The Tantric view, the path of awareness, suggests that there is nothing to “overcome.”  Instead of fighting we transcend.  This doesn’t mean retreating or rejecting but allowing and witnessing; being aware of ourselves without judgment.  Being present without judgment is love.  Guilt, accusation, shame and blame are all antithetical to love; whether turned towards oneself or another.  We allow everything to be as it is in the open space of awareness.  At the same time we gently apply some discipline.  The discipline, however, is just to increase awareness.

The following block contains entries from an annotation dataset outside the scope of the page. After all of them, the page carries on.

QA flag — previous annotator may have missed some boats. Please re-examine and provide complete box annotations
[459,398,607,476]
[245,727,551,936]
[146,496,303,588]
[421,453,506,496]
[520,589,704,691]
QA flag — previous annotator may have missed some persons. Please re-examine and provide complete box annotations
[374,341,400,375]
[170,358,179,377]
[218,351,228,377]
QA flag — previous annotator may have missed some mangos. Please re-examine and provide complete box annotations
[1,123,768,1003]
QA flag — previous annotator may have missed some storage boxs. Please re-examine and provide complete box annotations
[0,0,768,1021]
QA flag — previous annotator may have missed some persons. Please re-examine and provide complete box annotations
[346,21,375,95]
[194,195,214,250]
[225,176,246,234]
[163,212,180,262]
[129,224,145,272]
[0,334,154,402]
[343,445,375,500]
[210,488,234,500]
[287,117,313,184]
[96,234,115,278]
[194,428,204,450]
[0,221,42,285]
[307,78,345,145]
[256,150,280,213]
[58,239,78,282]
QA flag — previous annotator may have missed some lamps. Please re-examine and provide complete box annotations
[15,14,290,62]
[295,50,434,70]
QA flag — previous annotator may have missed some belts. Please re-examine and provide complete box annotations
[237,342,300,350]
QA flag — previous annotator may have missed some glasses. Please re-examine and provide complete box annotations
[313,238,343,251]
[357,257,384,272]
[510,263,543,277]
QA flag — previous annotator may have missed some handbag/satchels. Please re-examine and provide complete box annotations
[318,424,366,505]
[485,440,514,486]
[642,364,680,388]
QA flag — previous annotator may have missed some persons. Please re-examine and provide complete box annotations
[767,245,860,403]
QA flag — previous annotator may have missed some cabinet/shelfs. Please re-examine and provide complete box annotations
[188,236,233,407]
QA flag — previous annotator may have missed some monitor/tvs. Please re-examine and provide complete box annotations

All relationships begin with one’s self and end with One Self.  We get stuck in personal relationships when we fail to move beyond our limited personal views.  We get stuck sometimes in the concept of the “relationship” as if it were something real instead of the illusory play of two illusory egos.  Problems always start when we start to take ourselves too seriously. 

Love does not consist in gazing at each other, but in looking outward together in the same direction.
~Antoine de Saint-Exupery

We can’t really love from the standpoint of “just you and me, baby.”  It sounds romantic but it is an evolutionary cull-du-sac on a spiritual level.  Love is expansive, it doesn’t confine itself to one object.  Like the sun it radiates in all directions nourishing all.  In order to know love we have to go beyond our ego-centric view.  Love is the power of transcendence.  It is Kundalini.  When two people can share this love they are truly soul mates. 
From a karmic perspective, we all have karmic connections in this life.  Most relationships serve to work out past karma.  This does not mean they are soul relationships.  A true soul relationship is based on a mutual vow to wake up together.